As I prayed for our family, a new heaviness gripped my heart.  Michelle.   Michelle was my younger sister by 4 years.  Michelle was the spirited, adventurous type who let nothing or no one hold her back from what she set her mind to.  Brave.  Strong willed.  Passionate about the causes close to her heart.  All in, all the time.  She lived outside the box and was her own person.  Confident.  Smart.  Energetic.  Spunky.  Opinionated.  She did not follow the beaten path, but blazed her own trail.  A fantastic Aunt who loved my children with her whole heart.  I admired her for these traits, many of which I did not possess.

So, why did Michelle bring a heaviness to my heart?  She had abandoned Christianity.  She had turned her back on God.  She was embracing and putting her hope in something other than Jesus Christ.   This burdened my heart.  I had tried a few times to talk to Michelle about Jesus.  I tried to explain to her that there was a HUGE difference between the legalistic ways of religion and Christ.  I tried telling her that Christ wanted a relationship.  I wrote her a letter once, pouring my heart out to her over this matter.  It was met with silence, lingering ongoing deafening silence.
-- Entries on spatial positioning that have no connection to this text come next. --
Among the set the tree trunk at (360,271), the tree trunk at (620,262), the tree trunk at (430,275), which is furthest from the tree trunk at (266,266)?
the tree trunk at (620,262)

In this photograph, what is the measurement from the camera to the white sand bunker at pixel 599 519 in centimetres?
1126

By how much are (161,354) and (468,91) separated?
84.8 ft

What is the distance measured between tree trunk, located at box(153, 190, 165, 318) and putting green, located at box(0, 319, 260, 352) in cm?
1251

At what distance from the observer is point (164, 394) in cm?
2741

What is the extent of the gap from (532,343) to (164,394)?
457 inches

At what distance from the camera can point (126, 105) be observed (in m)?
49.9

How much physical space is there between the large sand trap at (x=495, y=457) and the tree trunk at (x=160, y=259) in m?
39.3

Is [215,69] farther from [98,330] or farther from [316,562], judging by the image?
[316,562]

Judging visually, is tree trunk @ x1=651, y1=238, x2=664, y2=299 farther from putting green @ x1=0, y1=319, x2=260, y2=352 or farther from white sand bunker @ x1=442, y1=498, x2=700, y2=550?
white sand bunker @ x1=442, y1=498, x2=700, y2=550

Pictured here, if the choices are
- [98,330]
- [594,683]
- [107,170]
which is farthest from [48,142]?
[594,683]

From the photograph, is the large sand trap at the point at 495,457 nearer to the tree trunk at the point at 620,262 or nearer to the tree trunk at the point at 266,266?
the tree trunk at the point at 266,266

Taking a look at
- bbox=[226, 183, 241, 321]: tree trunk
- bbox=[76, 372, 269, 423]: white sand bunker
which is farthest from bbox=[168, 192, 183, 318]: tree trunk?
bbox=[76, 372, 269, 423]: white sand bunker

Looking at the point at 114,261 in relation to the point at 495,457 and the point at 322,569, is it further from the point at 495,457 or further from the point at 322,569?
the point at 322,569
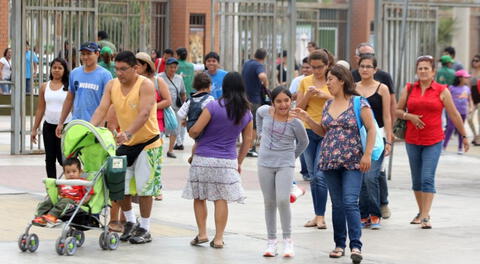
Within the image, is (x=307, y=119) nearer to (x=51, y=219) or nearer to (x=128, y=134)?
(x=128, y=134)

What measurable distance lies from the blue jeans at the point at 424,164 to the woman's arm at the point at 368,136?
2.35 metres

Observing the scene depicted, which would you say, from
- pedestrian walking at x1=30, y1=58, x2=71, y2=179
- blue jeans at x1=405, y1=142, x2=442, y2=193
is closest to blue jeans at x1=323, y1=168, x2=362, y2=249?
blue jeans at x1=405, y1=142, x2=442, y2=193

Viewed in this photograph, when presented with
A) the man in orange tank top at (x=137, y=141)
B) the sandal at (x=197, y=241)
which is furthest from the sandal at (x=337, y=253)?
the man in orange tank top at (x=137, y=141)

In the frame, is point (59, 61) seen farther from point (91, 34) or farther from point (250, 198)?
point (91, 34)

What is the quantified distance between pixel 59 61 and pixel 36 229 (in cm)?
284

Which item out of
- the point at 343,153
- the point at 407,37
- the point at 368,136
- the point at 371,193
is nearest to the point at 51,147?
the point at 371,193

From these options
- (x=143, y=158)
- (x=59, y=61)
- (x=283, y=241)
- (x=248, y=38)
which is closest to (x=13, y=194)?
(x=59, y=61)

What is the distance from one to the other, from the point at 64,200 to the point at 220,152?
1392mm

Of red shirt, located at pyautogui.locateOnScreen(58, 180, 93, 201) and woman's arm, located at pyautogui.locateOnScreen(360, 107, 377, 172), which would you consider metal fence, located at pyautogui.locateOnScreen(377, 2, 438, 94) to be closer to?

So in this night of sleeplessness, I prayed passionately and fervently for my sister and her husband.  I prayed scripture over them, I prayed and prayed some more.  I asked God to soften their hearts and remove the veil from their eyes so that they may recognize Jesus Christ and their need for Him in their lives.  I told God that night, that should anyone in my family pass away, I wanted to be able to grieve with HOPE.  When I stopped praying and lifted my head, the clock had moved ahead 3 hours.  I returned to bed hoping to get some sleep.